I don't remember the last time I cried.

"You need rest," he says, and when he picks me up again, I lace my arms around his neck, crying openly. "It is not an easy thing to travel between the realms, is it now, coruscant?"

"Between realms," I repeat, my wet cheek pressed against his shoulder. A memory unearths itself, of my father lecturing us on the stars, on astrophysics, on theories about parallel dimensions, while I tried to make sure my sisters ate enough between bites of my own.

I thought it was stories. I thought at most it was science fantasy theory.
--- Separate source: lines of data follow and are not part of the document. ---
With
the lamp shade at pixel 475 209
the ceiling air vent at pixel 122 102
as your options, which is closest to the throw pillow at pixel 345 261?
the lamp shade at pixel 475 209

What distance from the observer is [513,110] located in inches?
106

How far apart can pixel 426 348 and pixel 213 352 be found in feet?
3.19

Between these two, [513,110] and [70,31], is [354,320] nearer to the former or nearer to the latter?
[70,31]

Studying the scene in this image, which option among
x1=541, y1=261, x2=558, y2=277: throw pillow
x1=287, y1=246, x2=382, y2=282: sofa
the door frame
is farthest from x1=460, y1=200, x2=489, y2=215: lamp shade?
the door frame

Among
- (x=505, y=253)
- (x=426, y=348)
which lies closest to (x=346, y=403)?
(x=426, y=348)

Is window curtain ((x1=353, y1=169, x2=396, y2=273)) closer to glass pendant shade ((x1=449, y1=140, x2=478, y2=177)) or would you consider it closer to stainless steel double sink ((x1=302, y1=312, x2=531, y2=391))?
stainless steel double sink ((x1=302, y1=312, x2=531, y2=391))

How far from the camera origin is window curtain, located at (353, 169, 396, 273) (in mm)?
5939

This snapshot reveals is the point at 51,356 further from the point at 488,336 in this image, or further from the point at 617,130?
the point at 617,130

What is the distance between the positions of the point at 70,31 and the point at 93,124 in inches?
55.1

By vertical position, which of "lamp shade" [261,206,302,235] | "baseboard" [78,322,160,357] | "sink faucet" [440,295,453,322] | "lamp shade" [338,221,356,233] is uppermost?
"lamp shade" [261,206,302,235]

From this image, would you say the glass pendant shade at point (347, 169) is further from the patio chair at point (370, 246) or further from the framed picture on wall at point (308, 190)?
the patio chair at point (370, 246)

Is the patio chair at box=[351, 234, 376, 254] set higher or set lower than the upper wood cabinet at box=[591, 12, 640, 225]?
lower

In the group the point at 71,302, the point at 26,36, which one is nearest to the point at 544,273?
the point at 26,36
A chill rolls down my spine, and it has nothing to do with the balmy temperature.

"I'm not on Earth anymore," I finally manage.

"Aye, that you're not, coruscant. Welcome to Vraya."

"Is that this town?" I look around, seriously faint.

"No. This is Westshear. This is my territory."

"Right." I peel away from him slightly, hiccupping. "Westshear. Got it." His territory… which makes him in charge here? The mayor? The king? Who fucking knows?

"Aye." He grins a little. It's the first time I've seen him smile, and it softens the brutality of his features. "The world, the realm, is Vraya. And you're in the thick of it now, coruscant." His accent reminds me slightly of a brogue, but not quite. Just like this village is almost medieval, but not quite.

Just like I'm not losing my mind, not quite.

"Breathe, coruscant."

"Great," I say, reeling. There's too much happening in my brain to even worry about whatever the hell he's calling me. I've somehow traveled realms, dimensions, whatever.

Leaving Earth and my job and my life and my sisters behind.

Great.

I mean, what the fuck else am I supposed to say to that?